- **TASK DIRECTIONS**
Within these records, how many lines hold "this"? Give the number alone.
====== PROVIDED DATA
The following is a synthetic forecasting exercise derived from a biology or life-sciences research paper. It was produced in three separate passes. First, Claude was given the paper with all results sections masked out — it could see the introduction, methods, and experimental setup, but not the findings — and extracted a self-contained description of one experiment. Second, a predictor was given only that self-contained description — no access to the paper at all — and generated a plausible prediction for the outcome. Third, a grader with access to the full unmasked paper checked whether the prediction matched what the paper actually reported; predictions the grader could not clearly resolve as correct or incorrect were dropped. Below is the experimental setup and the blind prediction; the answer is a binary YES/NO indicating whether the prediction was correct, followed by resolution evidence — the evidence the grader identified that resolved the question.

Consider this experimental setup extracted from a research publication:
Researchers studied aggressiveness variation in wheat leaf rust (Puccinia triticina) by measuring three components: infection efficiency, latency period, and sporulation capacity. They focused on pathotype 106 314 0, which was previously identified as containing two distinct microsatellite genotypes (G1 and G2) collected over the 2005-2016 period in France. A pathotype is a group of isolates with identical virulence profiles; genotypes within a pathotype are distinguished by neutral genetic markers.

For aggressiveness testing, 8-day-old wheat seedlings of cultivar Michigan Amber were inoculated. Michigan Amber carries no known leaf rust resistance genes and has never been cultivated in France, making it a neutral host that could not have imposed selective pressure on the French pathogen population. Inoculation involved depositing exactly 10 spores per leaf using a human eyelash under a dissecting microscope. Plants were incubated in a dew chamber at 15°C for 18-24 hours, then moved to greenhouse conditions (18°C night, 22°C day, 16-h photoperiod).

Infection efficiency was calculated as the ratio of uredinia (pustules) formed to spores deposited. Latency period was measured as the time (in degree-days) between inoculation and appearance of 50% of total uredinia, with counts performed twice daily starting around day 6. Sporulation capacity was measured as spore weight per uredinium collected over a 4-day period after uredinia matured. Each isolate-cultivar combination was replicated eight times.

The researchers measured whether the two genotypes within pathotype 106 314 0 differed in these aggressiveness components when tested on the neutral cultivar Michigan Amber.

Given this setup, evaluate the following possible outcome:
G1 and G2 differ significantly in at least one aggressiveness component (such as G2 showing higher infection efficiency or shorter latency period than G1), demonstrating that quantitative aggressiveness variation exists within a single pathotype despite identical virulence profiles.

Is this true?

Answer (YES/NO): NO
============
- **RESPONSE AREA**
3